I would like to point at that quality in a thing.

I corrected your sentences and made them more appropriate...

If you are speaking of what properties are necessary for something to be used as a backing asset for a currency, I can answer that for you.

Firstly, the asset needs to be widely accepted as a store of value... if it's sea shells and everyone, including sovereign nations, thinks sea shells are valuable... then it is sea shells.

Second, the asset needs to be limited or rare... this is important so that not everyone can go around and pick up 'money' off the beach because that dilutes value.

Third, in modern times this asset needs to be as transportable have the ability to settle as fast as possible... instantaneously if possible.

Fourth, the asset needs to be... FUNGIBLE.

Sea shells do not meet the criteria... gold doesn't meet the criteria... guess what does.


by jbouton k

I said if you peg all the money systems in the world to bitcoin, the incredible demand for bitcoin will create an influx of mining, and the increase in mining power will mine all the bitcoin well before the supply schedule.

That is idiotic... that is why there is a difficulty adjustment even if there are no block rewards.

EVEN WHEN all the bitcoin were mined in another hundred years, the network will still function and produce blocks because the miners are still being paid usage/transaction fees.


by MSchu18 k

I corrected your sentences and made them more appropriate...

If you are speaking of what properties are necessary for something to be used as a backing asset for a currency, I can answer that for you.

Firstly, the asset needs to be widely accepted as a store of value... if it's sea shells and everyone, including sovereign nations, thinks sea shells are valuable... then it is sea shells.

Second, the asset needs to be limited or rare... this is important so that not everyone can go around and pick

No economist in the world will agree with you that backing to a finite object thus creating a finite fiat is ideal.
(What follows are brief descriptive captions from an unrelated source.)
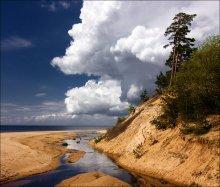 Stroll along the beach, clouds / ***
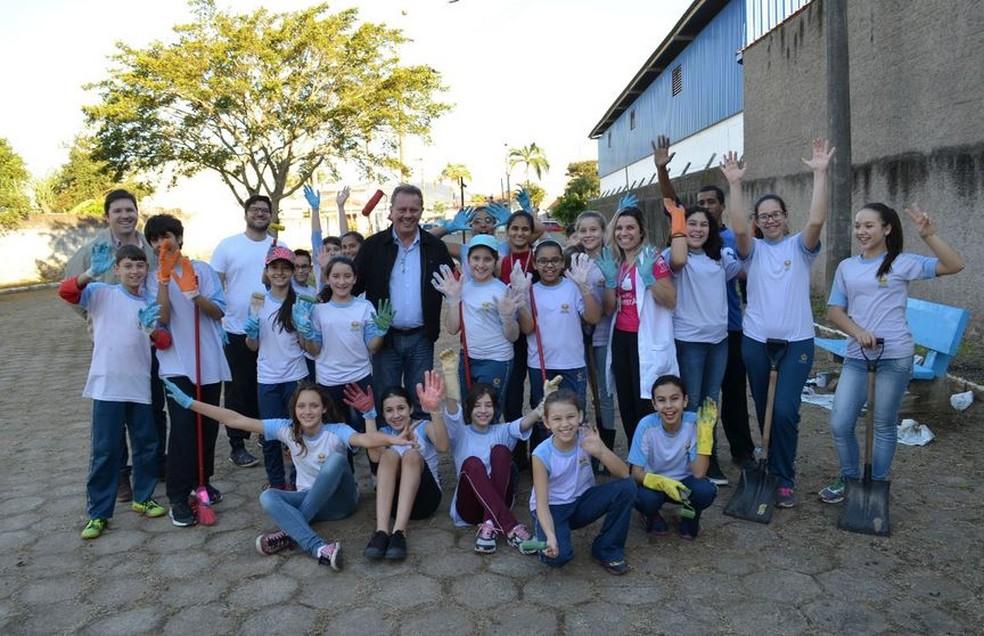 Alan com os colegas de escola após o trabalho na praça (Foto: Isabelle Zabot/Arquivo Pessoal )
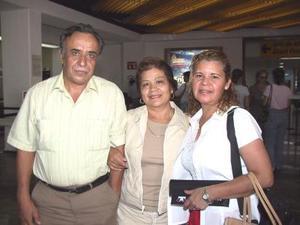 Nohemí Marín y Betty Arellano de Aguilera viajaron a Sonora para asistir a un congreso los despidió Federico Aguilera.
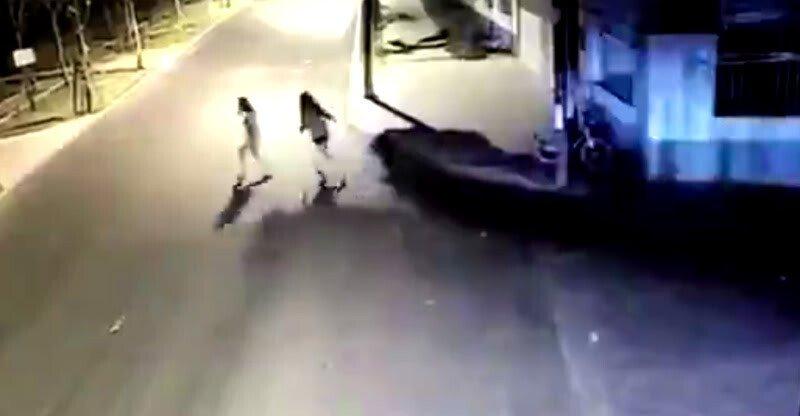 Đùa giỡn tử thần, thiếu nữ bị ô tô húc bay lên không trung - Hình 1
It makes no sense to anyone.


by MSchu18 k

That is idiotic... that is why there is a difficulty adjustment even if there are no block rewards.

EVEN WHEN all the bitcoin were mined in another hundred years, the network will still function and produce blocks because the miners are still being paid usage/transaction fees.
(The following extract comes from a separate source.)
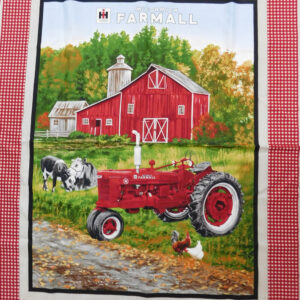 Patchwork Quilting Sewing Fabric FARMALL COUNTRY TRACTOR Panel 90x110cm New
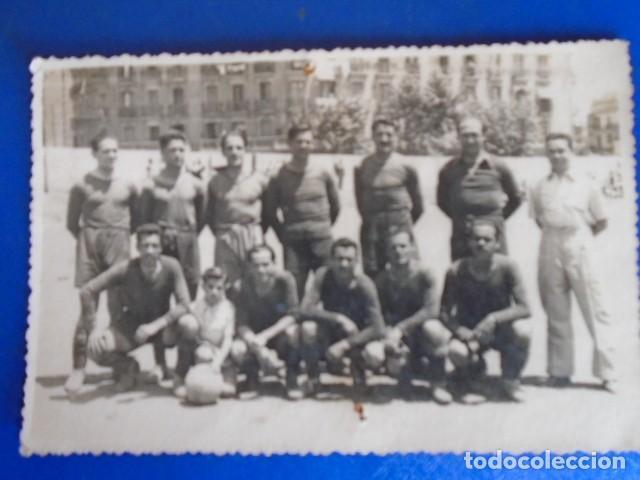 Coleccionismo deportivo: (F-210428)LOTE DE 17 FOTOGRAFIAS FUTBOL AÑOS 30 y 40. - Foto 28 - 257278090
You missed what I said. I'm asking you to drop your pre-concieved notions for a moment and put on a lens I give you...

I want you to think about about the relationship between a commodity produced and the cost to produce it with regard to the consideration of a standard for backing a money...
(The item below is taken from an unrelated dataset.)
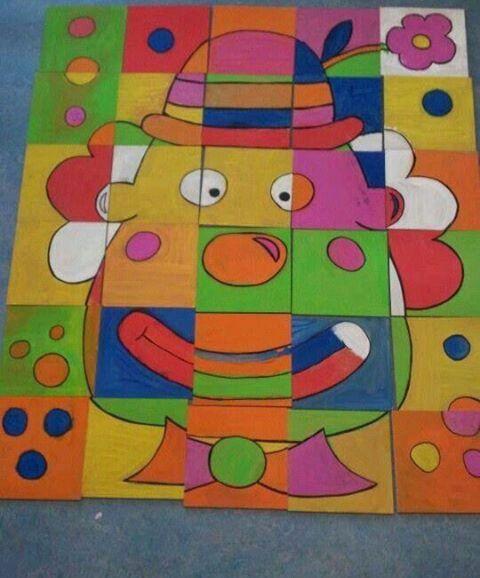 Teken een clown op stevig papier. Verdeel het papier in hokjes, snij dit vervolgens en je hebt een zelfgemaakte puzzel!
making the thing the standard puts an economic pressure on its production based on the demand created.


if you don't have a throttle on its production via its cost YOU WILL OVER PRODUCE IT WHICH DEFEATS ITS PURPOSE AS A STANDARD!!!!!

It needs cost invariance.


by MSchu18 k

That is idiotic... that is why there is a difficulty adjustment even if there are no block rewards.

EVEN WHEN all the bitcoin were mined in another hundred years, the network will still function and produce blocks because the miners are still being paid usage/transaction fees.

This was an important distinction I forgot...its to be pegged to the cost to produce blocks etc. So you need that cost to be protected/adjusted against the demand a bitcoin standard, the kind that would be like the gold standard, would imply.


Then we could do the thing...


don't ban me; I'm not crazy


So me and Nash have been talking (like philosophers do in theory), independent of this bitcoin craze, and we want to ask WHICH commodities would be a most suitable basis for a global standard for money (ie like the classical gold standard type). Nash says something MSChu alluded to:

[QUOTE=Nash]..., gold has been historically optimal and that largely because the labor cost of moving it over great distances is so small in relation to the value of what is transported.[/QUOTE]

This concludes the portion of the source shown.